Once in awhile some of them would become a little too uncomfortable as we passed in the vibrating peki-peki, and with a lazy, fluid motion they would crouch and turn away from us, them jump into the air like a puppet, as if they had just been lifted by invisible strings. A few feet into the air they opened their wings, casting a wide shadow across the water a foot or two below them. With slow, labored wingbeats they float away through the air, craning their neck momentarily to be sure they are not being pursued. Through my binoculars I follow their wingtips as they pass barely an inch above the water with each stroke. I smile, catching a few swirls in the water where their wings come closest to the surface. They are such a large bird, yet they master such delicate and graceful flight.

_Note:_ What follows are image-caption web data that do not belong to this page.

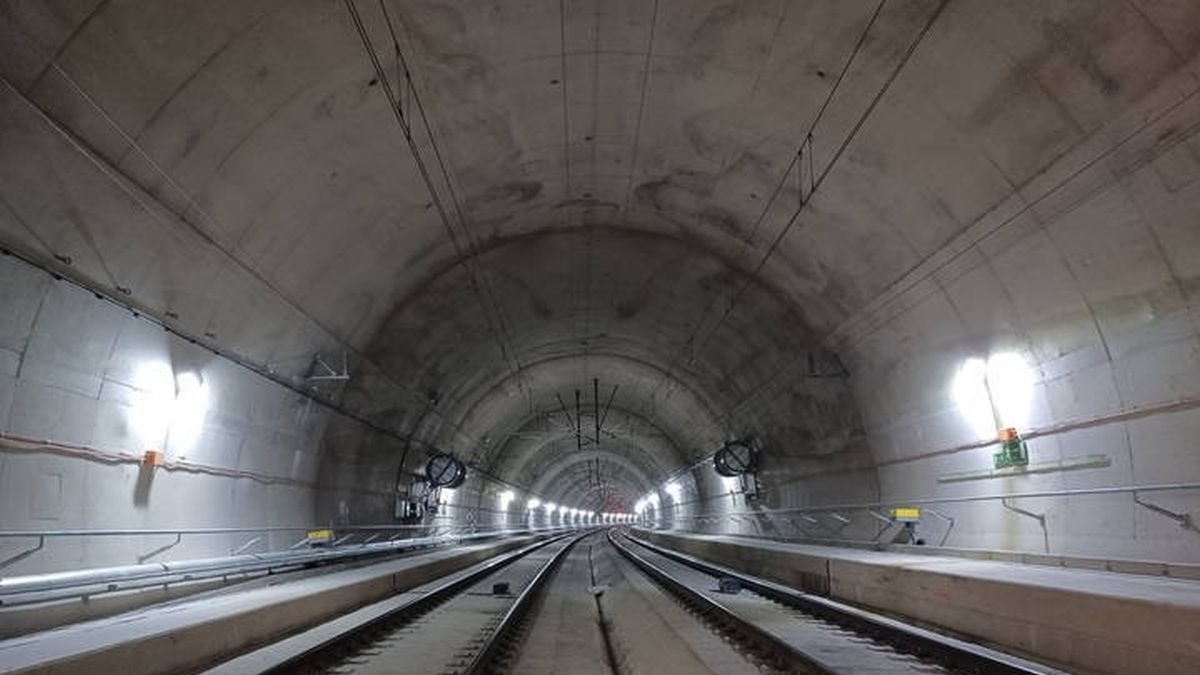 Túneal de la Variante de Pajares.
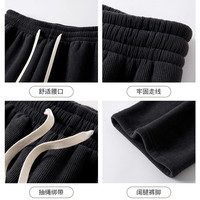 Madallo 莫代尔 白色羊羔绒加厚 女士休闲裤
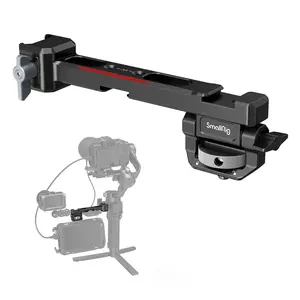 SMALLRIG Adjustable Camera Monitor Mount with Quick Release NATO Clamp, Cold Shoe Mount, Anti-Twist Design for DJI RS 2 / RSC 2 / RS 3 / RS 3 Pro/RS 3 Mini - 3026B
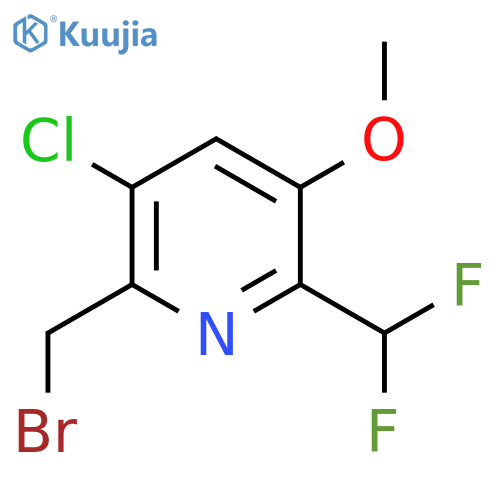 2-(Bromomethyl)-3-chloro-6-(difluoromethyl)-5-methoxypyridine structure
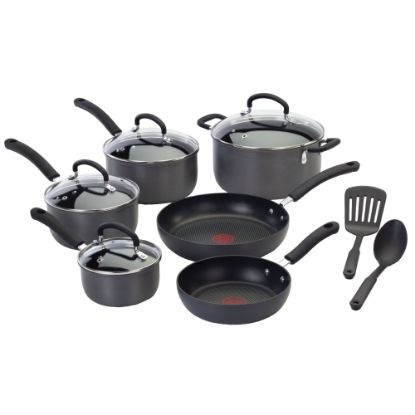 Picture of T-Fal Ultimate Hard Anodized 12-Piece Cookware Set, Black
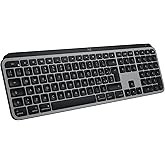 Logitech MX Keys S for Mac, tastiera wireless fluida e precisa, tasti programmabili, retroilluminazione, Bluetooth, ricarica 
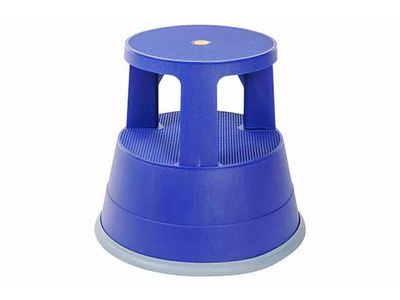 Opstap Met Wielen  Kunststof Blauw Dia 28-41cm Xh37cm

Up ahead I see an odd, black, lanky form sticking up from the water’s edge. What at first appears to be an animal, then an odd tree stump, turns out to be a spider monkey wading in the water up to its chest. I point it out to every one else just as it spots us coming up river. It turns to run back across shore, stopping momentarily on the long river bank to stare us down, then turns and continues running the fifty meters of so across the large gravel bank until it disappears into the safety grass close to the trees. It appeared as though it was about to swim across the fiver, but perhaps it was just seeking to cool off and have a drink on this very hot day.
Waves of heat rippled over the sandbar like mirages in the desert. Above us, a cloud of kites, vultures, falcons, and storks swirled around in the thermal, quickly rising into the sky. With the river being so low recently, these exposed riverbanks create perfect islands of heat, which these birds take advantage of to navigate long distances, sometimes only flapping several times an hour.
As we leave the sand bar behind us, I look ahead upriver to see the storks cruising out ahead of us now. Wings slightly curved, I could see the feathers close to their body rippling in the wind as they accelerated past us. Just as they were getting low enough for me to see the black and white of their wings again, they broke out of the descent, banking back into the lazy swirl of another thermal rising above the next sandbar perhaps a half mile upstream. In the two or three minutes it took for us to get directly beneath them again, they had become specks in the sky once more. Looking over my shoulder, they dropped out of the thermal and descended rapidly towards the horizon, disappearing over the jungle canopy to the next unseen thermal lying just upstream around the river bend.
Amidst one of these clouds of climbing birds, I watched several falcons and kites stoop down out of the sky upon some unseen prey below. Dropping several hundred feet in only a few seconds, I can rarely help but gasp or yell to draw the spectacle to other’s attention. I watched one Plumbeous kite drop towards the sandbar, grappling with some smaller creature the size of a huge dragonfly or a hummingbird for a few seconds before pulling out of the stoop to avoid hitting the ground. I watched the prey streak away in the other direction inches off the ground, still unsure as to whether it was a hummingbird or a dragonfly. Down here, they are of very similar sizes.
While the air may feel fresh as the peki-peki labours upstream, once we land back at CICRA, the air sits heavily upon us again. By the time we have arrived at the top of the staircase some 240 steps later, sweat drips from my face, but at least it is lunch time, which means some cool, sweet refresco awaits my parched lips.